Os dois PMs da Rocam (Ronda Ostensiva com Apoio de Motocicletas) acompanharam o grupo até o final. Foram três horas de perseguição. “Em um determinado momento entramos na Casa Preta Hub, no Anhangabaú, e eles esperaram do lado de fora. No fim eles abordaram a gente de novo questionando a manifestação, falamos que não era uma manifestação e eles disseram que ouviram a gente falando da história negra e tentaram entender o que estávamos reivindicando”.

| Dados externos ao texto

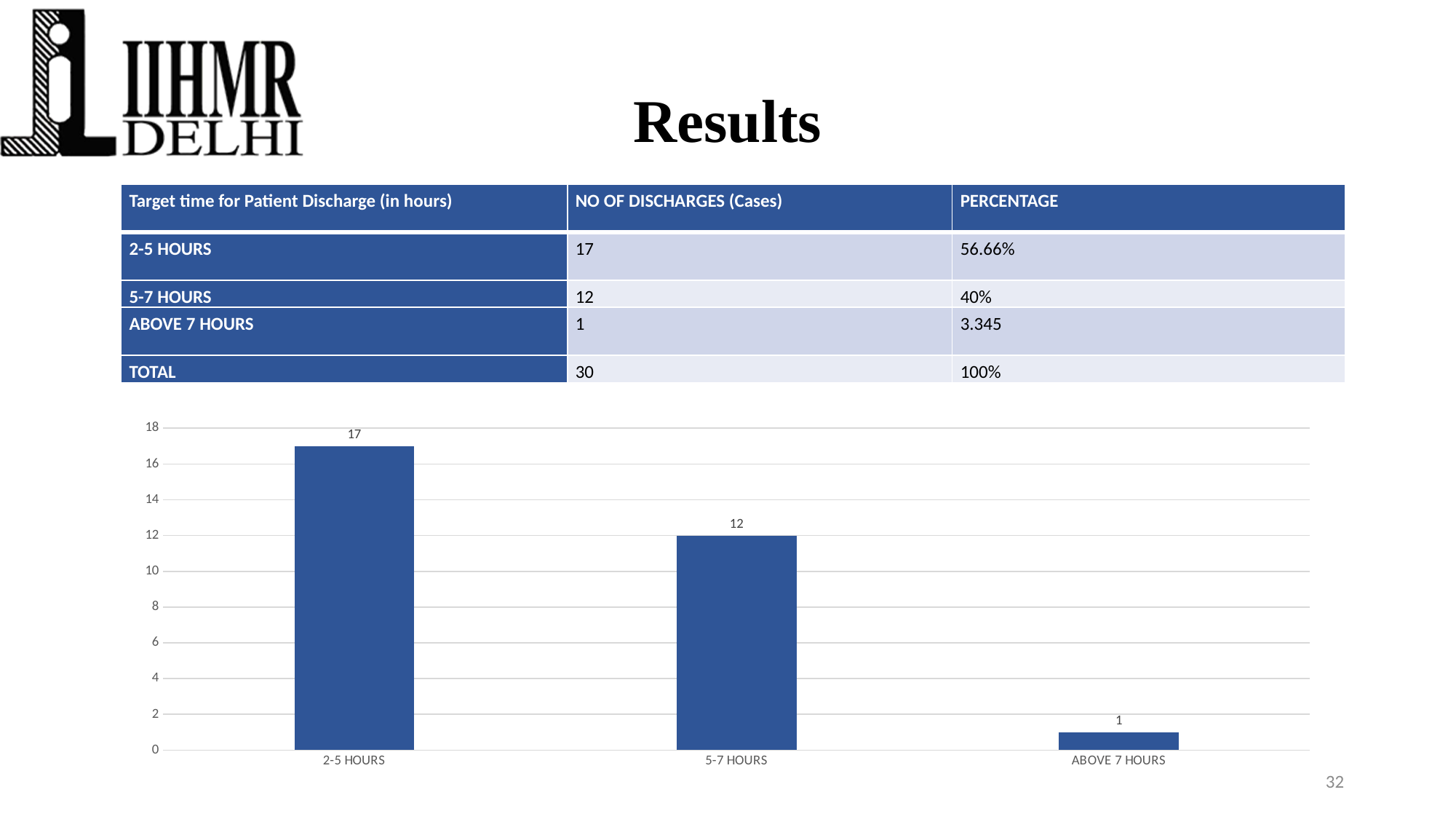
What is the value for 2-5 HOURS in the bar chart? 17 Is the value for 5-7 HOURS in the bar chart greater or less than 10? greater What is the value for ABOVE 7 HOURS in the bar chart? 1 Which category has the lowest value in the bar chart? ABOVE 7 HOURS Do the values in the bar chart rise or fall from left to right along the x axis? fall What is the value for 5-7 HOURS in the bar chart? 12 Which is larger in the bar chart, the value for 2-5 HOURS or the value for 5-7 HOURS? 2-5 HOURS What is the difference between the values for 5-7 HOURS and ABOVE 7 HOURS in the bar chart? 11 Which category has the highest value in the bar chart? 2-5 HOURS How many categories are shown in the bar chart? 3 What is the difference between the values for 2-5 HOURS and 5-7 HOURS in the bar chart? 5 What kind of chart is shown on the slide? bar chart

O trajeto do passeio turístico começa na Praça da Liberdade, passa pela Sé, pelo Largo São Francisco, atravessa a passarela do Terminal Bandeira até o Anhangabaú. De lá, o city tour segue pela Rua 7 de Abril, passa pela Galeria do Reggae e termina no Largo do Paissandú. Em cada um desses pontos, os organizadores contam histórias de personagens negros, como Luiz Gama e Carolina Maria de Jesus, e conta sobre a importância dos locais para a história negra.
“A gente tá bem acostumado com os imprevistos, porque estamos na rua, mas a questão da polícia foi muito nova e surpreendente. Quiseram que a gente assinasse uma espécie de termo do serviço deles e a gente não fez. As pessoas que estavam na caminhada meio que auxiliaram nessa negociação verbal e acabamos não assinando o termo”, conta Guilherme.
Com a situação “bastante constrangedora”, Guilherme não conseguiu ir até uma delegacia registrar o caso, por isso optou pelo registro eletrônico. Agora ele só quer saber uma coisa: entender de onde veio a ordem de acompanhar o passeio. “A gente tava sendo cerceado ao fazer o nosso trabalho, só queríamos fazer isso tranquilamente e não como nos tempos de ditadura que o que você dizia era filmado por policiais”.
“Esse trabalho que fazemos oferecemos para empresas que querem discutir diversidade, já que a polícia não consegue entender o valor desse trabalho gostaríamos de convidá-los para fazer a caminhada, porque é importante que eles entendam as histórias e saibam que o trabalho é importante. Em vez de criminalizar, eles precisam valorizar”.
Outro lado
A reportagem procurou a Secretaria da Segurança Pública e a assessoria da Polícia Militar e aguarda retorno.